Predictive models for heat and mass transfer in multiphase flows are needed for implementing carbon-neutral energy-generation technologies such as chemical looping combustion with coal or biomass, and CO2 capture from the flue gas of power plants. Recent direct numerical simulations (DNS) of flow past fixed particle assemblies suggest that heat and mass transfer models currently in use do not accurately capture relevant phenomena. To address this shortcoming, this research will investigate heat and mass transfer in fluid-particle suspensions using a combination of DNS and laser measurements of velocity and scalar fields, resulting in improved models for fluid-particle suspension flows. The improved and validated models for heat transfer can then be used by industry to evaluate and optimize fluidized bed design for CO2 capture.

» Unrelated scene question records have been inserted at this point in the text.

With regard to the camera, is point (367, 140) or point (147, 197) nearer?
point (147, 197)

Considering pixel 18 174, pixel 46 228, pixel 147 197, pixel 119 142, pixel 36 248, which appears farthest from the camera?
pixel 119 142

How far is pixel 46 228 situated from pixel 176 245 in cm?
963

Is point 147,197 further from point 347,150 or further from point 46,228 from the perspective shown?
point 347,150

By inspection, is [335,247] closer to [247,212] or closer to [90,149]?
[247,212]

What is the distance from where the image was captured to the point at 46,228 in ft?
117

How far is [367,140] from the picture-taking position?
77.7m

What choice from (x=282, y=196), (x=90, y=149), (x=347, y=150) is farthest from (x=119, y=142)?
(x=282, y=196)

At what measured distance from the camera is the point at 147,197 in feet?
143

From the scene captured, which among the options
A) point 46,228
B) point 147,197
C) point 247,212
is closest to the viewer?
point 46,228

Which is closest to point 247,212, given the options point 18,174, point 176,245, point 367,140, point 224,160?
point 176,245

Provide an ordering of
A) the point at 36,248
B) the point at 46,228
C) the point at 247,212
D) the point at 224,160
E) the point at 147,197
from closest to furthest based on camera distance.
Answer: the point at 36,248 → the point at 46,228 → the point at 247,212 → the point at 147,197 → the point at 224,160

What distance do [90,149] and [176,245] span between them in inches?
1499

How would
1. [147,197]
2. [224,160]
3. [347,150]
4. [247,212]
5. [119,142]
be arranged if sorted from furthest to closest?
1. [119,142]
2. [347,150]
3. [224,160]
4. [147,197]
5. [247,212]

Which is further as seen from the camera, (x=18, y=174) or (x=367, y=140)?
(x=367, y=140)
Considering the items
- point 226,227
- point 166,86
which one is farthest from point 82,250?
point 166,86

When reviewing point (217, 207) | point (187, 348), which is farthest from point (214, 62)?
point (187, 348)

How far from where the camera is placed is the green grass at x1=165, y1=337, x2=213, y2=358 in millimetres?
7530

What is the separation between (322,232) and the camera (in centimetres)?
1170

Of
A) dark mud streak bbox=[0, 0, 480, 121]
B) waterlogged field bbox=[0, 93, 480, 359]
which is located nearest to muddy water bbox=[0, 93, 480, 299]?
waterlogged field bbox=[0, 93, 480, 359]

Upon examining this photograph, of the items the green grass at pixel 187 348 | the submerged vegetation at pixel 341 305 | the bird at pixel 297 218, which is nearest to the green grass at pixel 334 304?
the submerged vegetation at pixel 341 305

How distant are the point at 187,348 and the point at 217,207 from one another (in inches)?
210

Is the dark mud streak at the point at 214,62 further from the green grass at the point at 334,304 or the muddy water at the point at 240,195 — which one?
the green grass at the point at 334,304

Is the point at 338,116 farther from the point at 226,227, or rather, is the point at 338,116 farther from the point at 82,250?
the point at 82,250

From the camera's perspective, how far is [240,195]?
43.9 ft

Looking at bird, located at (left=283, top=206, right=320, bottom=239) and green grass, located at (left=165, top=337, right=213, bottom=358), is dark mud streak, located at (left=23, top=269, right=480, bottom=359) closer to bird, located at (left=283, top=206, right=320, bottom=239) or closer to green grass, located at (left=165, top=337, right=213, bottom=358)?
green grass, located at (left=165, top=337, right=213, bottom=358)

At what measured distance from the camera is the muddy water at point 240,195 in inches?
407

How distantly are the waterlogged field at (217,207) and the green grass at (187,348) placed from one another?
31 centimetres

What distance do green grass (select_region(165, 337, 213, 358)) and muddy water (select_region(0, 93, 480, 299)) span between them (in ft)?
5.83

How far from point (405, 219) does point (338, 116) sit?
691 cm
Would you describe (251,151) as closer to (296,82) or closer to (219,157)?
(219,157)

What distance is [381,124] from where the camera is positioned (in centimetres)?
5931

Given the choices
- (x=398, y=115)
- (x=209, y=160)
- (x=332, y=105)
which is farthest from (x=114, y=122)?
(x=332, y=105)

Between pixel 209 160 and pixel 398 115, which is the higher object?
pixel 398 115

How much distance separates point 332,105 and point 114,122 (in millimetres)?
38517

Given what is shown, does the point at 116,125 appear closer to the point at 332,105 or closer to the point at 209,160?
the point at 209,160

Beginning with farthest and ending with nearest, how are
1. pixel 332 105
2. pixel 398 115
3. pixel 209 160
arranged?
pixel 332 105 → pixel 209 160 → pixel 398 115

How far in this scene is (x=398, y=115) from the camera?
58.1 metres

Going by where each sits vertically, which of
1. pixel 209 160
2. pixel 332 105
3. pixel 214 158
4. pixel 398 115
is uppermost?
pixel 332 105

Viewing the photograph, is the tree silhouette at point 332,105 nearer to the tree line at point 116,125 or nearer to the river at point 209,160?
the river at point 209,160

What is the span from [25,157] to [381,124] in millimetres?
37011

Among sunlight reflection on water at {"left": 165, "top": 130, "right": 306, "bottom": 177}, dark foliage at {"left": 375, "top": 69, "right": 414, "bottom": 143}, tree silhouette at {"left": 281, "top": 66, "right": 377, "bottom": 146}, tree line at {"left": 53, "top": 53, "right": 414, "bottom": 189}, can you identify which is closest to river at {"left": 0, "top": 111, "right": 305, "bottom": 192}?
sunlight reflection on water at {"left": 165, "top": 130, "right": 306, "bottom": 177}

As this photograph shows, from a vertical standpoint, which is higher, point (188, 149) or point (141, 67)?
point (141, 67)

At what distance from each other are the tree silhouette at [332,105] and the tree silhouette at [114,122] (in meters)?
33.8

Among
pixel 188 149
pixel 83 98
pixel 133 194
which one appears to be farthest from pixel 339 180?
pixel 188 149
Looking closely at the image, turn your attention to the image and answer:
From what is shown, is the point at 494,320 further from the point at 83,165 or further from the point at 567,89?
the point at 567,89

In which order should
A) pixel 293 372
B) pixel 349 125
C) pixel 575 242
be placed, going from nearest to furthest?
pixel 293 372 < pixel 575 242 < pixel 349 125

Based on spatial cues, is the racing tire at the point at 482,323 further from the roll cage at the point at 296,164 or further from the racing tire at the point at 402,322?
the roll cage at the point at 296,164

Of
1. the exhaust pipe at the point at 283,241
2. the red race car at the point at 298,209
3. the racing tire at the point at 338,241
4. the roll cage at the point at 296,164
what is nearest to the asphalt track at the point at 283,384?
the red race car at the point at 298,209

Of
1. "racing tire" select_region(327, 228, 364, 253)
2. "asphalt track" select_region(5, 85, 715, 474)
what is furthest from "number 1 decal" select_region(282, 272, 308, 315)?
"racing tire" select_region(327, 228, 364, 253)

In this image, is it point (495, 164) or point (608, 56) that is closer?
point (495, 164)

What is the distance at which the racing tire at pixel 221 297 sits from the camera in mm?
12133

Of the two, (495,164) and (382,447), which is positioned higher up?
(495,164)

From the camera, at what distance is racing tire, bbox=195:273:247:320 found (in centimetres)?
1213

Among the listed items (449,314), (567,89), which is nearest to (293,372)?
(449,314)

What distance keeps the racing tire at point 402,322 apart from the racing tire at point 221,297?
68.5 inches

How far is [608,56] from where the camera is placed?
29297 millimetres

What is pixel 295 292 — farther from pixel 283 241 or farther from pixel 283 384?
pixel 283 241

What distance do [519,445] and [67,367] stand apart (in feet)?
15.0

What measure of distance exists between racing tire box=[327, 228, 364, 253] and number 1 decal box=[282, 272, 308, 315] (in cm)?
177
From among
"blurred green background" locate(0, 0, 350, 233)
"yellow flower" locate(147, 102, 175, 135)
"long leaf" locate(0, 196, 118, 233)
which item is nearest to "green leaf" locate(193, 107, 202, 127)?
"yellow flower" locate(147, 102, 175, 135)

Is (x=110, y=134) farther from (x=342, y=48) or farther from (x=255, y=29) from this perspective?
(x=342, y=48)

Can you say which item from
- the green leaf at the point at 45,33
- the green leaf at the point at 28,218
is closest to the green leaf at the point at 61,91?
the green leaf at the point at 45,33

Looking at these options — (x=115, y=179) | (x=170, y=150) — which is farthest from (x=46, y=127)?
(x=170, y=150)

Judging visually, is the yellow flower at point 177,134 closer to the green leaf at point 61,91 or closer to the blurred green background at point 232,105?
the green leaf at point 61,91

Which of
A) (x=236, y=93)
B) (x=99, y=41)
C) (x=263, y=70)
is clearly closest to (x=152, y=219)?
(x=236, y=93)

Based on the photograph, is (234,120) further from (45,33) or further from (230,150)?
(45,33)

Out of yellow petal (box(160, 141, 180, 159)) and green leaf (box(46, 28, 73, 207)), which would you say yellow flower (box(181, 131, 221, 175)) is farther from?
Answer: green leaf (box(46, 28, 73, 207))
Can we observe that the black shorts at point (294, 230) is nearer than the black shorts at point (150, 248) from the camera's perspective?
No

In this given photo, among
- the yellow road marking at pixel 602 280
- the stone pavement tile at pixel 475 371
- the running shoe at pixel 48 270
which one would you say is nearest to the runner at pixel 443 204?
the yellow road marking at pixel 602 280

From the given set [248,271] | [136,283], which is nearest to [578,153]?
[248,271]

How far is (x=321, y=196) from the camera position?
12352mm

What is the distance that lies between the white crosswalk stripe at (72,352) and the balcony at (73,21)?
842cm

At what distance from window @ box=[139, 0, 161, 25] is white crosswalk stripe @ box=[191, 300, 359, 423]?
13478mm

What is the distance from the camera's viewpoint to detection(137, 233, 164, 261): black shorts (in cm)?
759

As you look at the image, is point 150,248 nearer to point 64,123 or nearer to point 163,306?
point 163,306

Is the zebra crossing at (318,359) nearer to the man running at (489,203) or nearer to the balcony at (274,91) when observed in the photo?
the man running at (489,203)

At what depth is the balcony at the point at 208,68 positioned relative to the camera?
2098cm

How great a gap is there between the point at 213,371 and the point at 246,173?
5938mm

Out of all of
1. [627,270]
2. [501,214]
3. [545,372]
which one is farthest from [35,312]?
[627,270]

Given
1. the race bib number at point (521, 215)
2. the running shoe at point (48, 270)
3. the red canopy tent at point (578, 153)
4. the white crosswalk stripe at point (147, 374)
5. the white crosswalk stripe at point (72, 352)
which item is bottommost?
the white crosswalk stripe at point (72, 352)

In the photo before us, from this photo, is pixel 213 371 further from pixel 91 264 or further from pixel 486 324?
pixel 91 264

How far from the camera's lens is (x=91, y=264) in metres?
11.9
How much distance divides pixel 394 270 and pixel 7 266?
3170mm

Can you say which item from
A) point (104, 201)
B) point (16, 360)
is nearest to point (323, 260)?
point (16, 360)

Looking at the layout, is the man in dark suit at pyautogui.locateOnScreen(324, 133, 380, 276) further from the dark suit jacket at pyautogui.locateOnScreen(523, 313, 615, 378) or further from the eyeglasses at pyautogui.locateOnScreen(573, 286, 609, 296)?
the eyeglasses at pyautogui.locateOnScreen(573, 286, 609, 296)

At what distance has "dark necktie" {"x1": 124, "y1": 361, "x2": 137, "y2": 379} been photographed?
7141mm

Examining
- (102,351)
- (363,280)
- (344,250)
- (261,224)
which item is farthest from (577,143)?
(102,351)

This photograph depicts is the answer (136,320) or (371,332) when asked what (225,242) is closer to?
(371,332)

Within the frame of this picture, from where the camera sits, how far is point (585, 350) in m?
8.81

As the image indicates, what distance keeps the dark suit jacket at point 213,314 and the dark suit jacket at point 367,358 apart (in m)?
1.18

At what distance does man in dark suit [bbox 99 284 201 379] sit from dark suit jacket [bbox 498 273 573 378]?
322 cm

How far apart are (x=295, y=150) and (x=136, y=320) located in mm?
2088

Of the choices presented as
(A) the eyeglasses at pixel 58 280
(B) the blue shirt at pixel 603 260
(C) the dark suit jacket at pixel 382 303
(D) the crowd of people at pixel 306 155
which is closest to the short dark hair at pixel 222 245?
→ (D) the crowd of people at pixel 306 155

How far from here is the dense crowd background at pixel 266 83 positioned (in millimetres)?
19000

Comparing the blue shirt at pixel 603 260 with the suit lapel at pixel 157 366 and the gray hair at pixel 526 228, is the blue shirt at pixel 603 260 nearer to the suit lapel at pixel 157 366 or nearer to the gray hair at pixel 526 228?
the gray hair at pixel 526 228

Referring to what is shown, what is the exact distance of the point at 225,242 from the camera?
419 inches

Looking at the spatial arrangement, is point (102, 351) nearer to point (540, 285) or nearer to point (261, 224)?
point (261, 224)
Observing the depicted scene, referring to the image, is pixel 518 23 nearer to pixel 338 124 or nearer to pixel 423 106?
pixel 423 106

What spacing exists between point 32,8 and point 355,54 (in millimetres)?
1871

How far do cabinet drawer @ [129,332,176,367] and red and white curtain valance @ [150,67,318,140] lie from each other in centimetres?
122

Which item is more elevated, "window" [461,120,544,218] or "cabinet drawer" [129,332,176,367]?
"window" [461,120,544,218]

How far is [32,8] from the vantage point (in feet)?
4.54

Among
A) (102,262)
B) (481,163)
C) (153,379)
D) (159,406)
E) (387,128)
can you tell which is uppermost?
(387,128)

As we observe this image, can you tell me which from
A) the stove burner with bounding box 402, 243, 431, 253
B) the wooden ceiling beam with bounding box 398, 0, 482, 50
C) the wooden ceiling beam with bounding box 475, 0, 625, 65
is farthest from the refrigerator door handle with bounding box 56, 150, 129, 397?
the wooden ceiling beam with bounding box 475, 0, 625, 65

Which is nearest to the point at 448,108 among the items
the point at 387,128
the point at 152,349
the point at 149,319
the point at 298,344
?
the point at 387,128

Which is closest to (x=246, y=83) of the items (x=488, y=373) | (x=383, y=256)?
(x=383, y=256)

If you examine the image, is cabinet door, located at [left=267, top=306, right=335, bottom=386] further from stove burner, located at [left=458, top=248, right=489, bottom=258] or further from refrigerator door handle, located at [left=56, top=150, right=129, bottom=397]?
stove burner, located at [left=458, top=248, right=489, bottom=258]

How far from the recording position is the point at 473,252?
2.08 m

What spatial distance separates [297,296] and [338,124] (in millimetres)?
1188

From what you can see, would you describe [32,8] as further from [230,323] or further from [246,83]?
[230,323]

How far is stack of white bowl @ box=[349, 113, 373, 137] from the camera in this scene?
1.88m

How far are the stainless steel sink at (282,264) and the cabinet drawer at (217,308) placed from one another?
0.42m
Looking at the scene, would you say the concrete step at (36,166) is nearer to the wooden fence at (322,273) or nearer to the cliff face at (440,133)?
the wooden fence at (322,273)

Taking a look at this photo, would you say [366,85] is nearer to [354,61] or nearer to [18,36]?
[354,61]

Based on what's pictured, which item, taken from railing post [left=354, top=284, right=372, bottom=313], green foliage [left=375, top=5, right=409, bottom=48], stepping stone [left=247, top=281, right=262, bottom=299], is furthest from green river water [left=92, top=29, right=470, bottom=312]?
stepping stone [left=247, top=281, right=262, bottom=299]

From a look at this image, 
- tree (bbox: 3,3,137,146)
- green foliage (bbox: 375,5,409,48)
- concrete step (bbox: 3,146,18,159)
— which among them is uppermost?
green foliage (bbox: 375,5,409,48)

Intellectual Merit: Current models for heat and mass transfer in two-fluid CFD models have not been fully validated. Specifically, unknown terms in the transport equations have not been quantified. This research addresses this need by quantifying these unknown terms using laser measurements and DNS. This new understanding will lead to improved models and simulation methodologies for interphase heat and mass transfer in fluid-particle suspensions. The validity of these models will be verified in a riser flow configuration.
Broader Impacts: Improvements to heat and mass transfer models will result in more accurate simulation of fluidized beds for chemical looping combustion and CO2 capture using dry sorbents. This will enable engineers to rapidly evaluate the viability of proposed designs. The project will leverage various institutional outreach programs to increase participation of students including those from underrepresented groups.